One of the interested developments that has occurred (mostly since the financial crisis and the Dubai debt crisis) is that GCC-based banks have turned their sights to Malaysia, either as a source of funding from a more liquid sukuk market or as a potential market for their Islamic banking products.  Yet, the general idea that makes it into news stories and opinion pieces is that the Shari’ah standards are too flexible in Malaysia to be accepted by GCC-based investors, who use a slightly different interpretation.  This may be true with some products like BBA, but it over-simplifies the linkages that are developing between the GCC and Southeast Asia in Islamic finance.
After reading an article that Noor Islamic Bank is considering whether to expand into Malaysia, I went and looked through the list of Islamic banks in Malaysia and there are already four banks (Asian Finance Bank, owned by Qatar Islamic Bank and other GCC-based banks, Kuwait Finance House, Al Rajhi Banking & Investment Corporation and Alkhair International Islamic Bank (formerly Unicorn)) which operate in Malaysia.  It seems that these banks have found ways to make it work under the more lenient standards that are often referenced by people focused on the differences between Malaysia and the GCC for Islamic finance.  I would expect that if the Shari’ah standards were not approved by GCC Shari’ah boards, then the Shari’ah boards of these four banks would not permit a subsidiary to operate in Malaysia if the contracts that subsidiary would use were not acceptable to the board.
This should not be used as evidence of a total convergence of the Shari’ah standards in the two regions, but it should at least be evidence that the differences are relatively minor and that it is possible for a bank to operate in both regions without it becoming problematic.
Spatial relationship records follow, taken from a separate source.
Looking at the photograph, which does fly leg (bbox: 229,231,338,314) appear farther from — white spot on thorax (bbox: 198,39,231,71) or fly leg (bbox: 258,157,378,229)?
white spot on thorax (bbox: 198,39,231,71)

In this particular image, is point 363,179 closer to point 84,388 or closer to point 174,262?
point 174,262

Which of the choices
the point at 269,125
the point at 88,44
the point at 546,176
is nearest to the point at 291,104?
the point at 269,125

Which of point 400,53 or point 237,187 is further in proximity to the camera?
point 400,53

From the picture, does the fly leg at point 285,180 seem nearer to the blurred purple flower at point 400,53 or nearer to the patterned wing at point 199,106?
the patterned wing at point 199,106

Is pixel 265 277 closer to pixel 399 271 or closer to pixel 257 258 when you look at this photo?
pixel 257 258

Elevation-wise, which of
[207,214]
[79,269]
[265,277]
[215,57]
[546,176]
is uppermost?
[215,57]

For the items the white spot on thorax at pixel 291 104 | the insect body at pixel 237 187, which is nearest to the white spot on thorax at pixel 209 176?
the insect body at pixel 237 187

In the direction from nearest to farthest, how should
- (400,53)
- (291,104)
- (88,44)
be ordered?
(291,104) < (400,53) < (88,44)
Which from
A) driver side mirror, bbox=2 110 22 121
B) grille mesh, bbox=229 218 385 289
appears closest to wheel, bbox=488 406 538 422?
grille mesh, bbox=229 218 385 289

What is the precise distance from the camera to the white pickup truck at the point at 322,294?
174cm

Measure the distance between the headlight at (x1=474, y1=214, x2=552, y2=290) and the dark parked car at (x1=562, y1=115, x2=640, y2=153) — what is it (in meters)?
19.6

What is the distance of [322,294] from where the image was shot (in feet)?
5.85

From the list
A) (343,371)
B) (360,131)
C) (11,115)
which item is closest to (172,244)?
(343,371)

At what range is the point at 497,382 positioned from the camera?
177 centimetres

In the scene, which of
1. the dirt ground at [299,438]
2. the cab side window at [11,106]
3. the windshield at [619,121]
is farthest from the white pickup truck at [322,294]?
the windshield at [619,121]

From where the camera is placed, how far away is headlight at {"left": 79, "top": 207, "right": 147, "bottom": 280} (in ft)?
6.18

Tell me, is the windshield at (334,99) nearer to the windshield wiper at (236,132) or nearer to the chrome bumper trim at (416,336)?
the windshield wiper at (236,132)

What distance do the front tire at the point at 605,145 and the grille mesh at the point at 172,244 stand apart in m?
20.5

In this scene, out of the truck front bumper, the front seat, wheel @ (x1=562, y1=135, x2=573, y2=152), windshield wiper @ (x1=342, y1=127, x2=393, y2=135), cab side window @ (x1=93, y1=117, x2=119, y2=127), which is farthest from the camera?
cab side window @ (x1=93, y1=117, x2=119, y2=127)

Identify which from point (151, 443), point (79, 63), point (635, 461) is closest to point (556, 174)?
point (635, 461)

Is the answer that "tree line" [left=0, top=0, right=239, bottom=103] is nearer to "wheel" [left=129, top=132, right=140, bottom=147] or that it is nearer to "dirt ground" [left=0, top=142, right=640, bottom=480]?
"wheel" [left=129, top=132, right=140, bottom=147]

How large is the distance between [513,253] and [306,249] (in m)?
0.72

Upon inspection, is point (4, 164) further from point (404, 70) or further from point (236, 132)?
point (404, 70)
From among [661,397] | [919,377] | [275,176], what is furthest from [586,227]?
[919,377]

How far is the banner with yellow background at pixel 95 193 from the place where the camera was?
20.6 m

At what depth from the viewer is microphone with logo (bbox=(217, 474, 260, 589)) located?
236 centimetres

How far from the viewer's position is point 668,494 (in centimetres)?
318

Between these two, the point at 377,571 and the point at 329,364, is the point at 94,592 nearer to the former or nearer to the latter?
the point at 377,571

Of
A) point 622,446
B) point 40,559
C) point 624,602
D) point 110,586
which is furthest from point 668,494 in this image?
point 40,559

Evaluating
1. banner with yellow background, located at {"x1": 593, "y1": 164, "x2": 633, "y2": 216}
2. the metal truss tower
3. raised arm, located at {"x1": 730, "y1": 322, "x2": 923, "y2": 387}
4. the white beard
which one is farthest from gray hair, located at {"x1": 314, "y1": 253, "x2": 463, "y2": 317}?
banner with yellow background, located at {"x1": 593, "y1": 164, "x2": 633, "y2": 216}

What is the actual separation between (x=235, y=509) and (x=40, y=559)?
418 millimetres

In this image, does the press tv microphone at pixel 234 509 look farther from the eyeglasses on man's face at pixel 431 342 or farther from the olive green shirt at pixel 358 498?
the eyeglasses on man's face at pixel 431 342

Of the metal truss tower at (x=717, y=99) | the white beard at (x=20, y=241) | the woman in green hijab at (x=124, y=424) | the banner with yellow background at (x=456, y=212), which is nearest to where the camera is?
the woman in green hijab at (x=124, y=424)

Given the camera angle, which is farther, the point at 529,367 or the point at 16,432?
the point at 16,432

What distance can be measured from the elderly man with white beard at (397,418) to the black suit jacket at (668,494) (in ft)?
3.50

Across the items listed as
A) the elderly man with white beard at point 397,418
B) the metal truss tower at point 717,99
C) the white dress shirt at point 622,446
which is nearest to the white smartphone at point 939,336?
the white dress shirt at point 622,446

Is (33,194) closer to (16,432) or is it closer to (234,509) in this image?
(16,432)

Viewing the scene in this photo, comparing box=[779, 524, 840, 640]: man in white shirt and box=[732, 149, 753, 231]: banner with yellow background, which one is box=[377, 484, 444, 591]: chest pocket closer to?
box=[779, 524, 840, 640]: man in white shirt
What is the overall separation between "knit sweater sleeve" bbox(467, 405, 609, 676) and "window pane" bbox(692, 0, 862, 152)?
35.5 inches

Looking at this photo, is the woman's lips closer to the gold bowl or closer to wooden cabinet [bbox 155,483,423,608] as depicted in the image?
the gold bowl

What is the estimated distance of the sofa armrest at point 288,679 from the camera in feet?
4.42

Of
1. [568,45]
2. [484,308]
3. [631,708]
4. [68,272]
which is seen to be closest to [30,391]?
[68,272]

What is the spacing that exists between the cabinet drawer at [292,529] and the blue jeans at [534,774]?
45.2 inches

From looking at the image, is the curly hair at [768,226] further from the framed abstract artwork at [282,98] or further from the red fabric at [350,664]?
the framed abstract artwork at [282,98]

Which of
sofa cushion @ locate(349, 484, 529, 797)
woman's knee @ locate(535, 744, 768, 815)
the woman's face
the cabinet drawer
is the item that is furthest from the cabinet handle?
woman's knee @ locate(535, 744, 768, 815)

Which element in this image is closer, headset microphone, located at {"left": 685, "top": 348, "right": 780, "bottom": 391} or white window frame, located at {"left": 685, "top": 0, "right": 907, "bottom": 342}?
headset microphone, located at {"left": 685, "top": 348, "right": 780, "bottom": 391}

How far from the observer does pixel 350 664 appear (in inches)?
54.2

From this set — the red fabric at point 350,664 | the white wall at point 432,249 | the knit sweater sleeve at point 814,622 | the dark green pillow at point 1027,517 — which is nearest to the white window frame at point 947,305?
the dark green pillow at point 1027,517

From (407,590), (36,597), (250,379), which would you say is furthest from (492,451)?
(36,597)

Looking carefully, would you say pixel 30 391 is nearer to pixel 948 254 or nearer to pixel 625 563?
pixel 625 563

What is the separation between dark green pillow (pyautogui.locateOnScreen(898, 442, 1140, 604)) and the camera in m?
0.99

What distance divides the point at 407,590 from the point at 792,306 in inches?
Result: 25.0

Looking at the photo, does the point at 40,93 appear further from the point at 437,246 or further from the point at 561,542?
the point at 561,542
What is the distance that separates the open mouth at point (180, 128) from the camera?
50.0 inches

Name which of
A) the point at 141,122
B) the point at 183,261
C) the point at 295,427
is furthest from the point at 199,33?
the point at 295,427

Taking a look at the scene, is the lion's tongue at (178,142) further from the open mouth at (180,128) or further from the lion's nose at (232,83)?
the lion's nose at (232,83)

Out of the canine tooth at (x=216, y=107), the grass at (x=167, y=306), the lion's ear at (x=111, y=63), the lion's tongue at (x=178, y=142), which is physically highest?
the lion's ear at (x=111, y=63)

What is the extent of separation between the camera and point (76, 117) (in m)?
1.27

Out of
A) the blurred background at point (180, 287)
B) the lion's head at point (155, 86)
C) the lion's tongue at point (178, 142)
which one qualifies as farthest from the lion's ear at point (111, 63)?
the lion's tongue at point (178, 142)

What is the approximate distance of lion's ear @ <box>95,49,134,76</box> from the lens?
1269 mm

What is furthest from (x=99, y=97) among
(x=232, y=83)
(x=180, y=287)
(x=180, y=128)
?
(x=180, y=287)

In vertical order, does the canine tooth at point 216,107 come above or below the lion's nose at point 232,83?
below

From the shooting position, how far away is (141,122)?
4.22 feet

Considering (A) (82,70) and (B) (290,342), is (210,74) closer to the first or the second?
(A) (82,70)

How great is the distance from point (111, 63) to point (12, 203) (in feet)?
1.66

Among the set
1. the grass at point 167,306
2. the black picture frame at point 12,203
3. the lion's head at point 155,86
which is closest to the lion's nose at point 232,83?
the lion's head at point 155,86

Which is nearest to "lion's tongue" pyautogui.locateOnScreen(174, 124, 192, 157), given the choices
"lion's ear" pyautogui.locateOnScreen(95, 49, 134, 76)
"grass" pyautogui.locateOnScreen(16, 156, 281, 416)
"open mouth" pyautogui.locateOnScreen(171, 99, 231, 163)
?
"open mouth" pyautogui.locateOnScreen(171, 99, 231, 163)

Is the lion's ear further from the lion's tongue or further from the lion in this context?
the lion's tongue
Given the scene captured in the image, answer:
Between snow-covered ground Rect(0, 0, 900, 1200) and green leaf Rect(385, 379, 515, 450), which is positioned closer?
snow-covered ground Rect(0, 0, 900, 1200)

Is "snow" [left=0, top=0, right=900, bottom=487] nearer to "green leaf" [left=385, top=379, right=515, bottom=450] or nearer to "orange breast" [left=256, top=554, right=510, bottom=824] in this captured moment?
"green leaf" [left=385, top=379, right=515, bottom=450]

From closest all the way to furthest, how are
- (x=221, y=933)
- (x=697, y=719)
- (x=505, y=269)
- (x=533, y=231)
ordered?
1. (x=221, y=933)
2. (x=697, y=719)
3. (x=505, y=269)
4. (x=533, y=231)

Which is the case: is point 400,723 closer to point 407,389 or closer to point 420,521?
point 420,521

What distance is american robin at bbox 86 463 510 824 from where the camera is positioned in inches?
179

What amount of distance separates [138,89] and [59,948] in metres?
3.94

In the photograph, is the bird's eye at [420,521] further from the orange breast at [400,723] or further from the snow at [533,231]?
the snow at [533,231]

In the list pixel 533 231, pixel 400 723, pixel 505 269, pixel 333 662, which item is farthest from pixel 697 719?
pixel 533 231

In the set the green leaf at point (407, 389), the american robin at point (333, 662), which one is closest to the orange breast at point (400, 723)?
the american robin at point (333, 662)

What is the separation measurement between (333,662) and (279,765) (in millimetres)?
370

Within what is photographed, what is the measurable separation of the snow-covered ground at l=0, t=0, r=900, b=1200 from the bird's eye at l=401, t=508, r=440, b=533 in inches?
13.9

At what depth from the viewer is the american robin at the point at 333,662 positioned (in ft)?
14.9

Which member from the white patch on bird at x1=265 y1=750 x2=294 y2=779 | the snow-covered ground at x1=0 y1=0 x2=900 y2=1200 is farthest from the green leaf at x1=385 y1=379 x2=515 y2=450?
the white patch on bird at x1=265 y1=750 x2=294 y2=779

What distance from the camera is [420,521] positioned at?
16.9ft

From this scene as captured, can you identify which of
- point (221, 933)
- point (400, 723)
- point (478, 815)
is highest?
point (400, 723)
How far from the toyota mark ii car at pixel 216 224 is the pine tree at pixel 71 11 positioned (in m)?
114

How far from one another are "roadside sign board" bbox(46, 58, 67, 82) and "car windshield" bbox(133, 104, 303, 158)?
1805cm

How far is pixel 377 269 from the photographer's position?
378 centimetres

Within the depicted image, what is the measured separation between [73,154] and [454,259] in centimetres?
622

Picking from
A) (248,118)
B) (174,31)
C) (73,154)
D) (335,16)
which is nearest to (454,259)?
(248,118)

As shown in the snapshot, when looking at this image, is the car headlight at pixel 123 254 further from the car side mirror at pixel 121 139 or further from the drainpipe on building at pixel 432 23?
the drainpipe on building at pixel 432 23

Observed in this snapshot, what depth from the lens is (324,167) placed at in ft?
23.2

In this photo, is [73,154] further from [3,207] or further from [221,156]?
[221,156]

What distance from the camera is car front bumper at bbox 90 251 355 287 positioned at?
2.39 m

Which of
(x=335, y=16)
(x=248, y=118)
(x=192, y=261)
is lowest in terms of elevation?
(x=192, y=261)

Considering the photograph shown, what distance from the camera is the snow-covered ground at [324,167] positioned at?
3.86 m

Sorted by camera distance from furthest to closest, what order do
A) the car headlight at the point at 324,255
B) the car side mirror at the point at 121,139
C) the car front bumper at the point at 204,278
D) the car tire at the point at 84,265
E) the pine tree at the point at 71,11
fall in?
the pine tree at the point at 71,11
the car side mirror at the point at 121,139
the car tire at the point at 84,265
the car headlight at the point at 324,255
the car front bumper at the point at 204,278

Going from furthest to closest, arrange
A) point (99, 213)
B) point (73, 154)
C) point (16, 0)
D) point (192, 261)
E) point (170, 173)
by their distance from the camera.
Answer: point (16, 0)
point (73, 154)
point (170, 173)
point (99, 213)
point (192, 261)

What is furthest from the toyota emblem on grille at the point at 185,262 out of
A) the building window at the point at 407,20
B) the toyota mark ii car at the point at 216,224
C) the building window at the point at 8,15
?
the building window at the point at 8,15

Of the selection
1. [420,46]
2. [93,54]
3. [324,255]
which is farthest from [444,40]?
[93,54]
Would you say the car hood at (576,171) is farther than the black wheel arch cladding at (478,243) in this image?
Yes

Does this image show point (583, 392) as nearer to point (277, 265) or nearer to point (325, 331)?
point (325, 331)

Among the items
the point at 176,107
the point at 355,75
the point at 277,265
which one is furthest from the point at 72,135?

Before the crisis, the Islamic banks in the GCC were heavily exposed to real estate within the GCC (and some banks held most of their exposure domestically).  This lead to a much harder hit when the real estate boom turned to bust and could have been mitigated to a degree if the banks were more geographically diversified.  Every bank does not have to expand to both regions, but there should be greater linkages between the two regions where Islamic finance is centered.  If GCC-based banks are able to grow substantially in Malaysia and Southeast Asia, they could ‘export’ some of their geographical diversification back to the GCC by issuing global sukuk backed by Southeast Asian assets.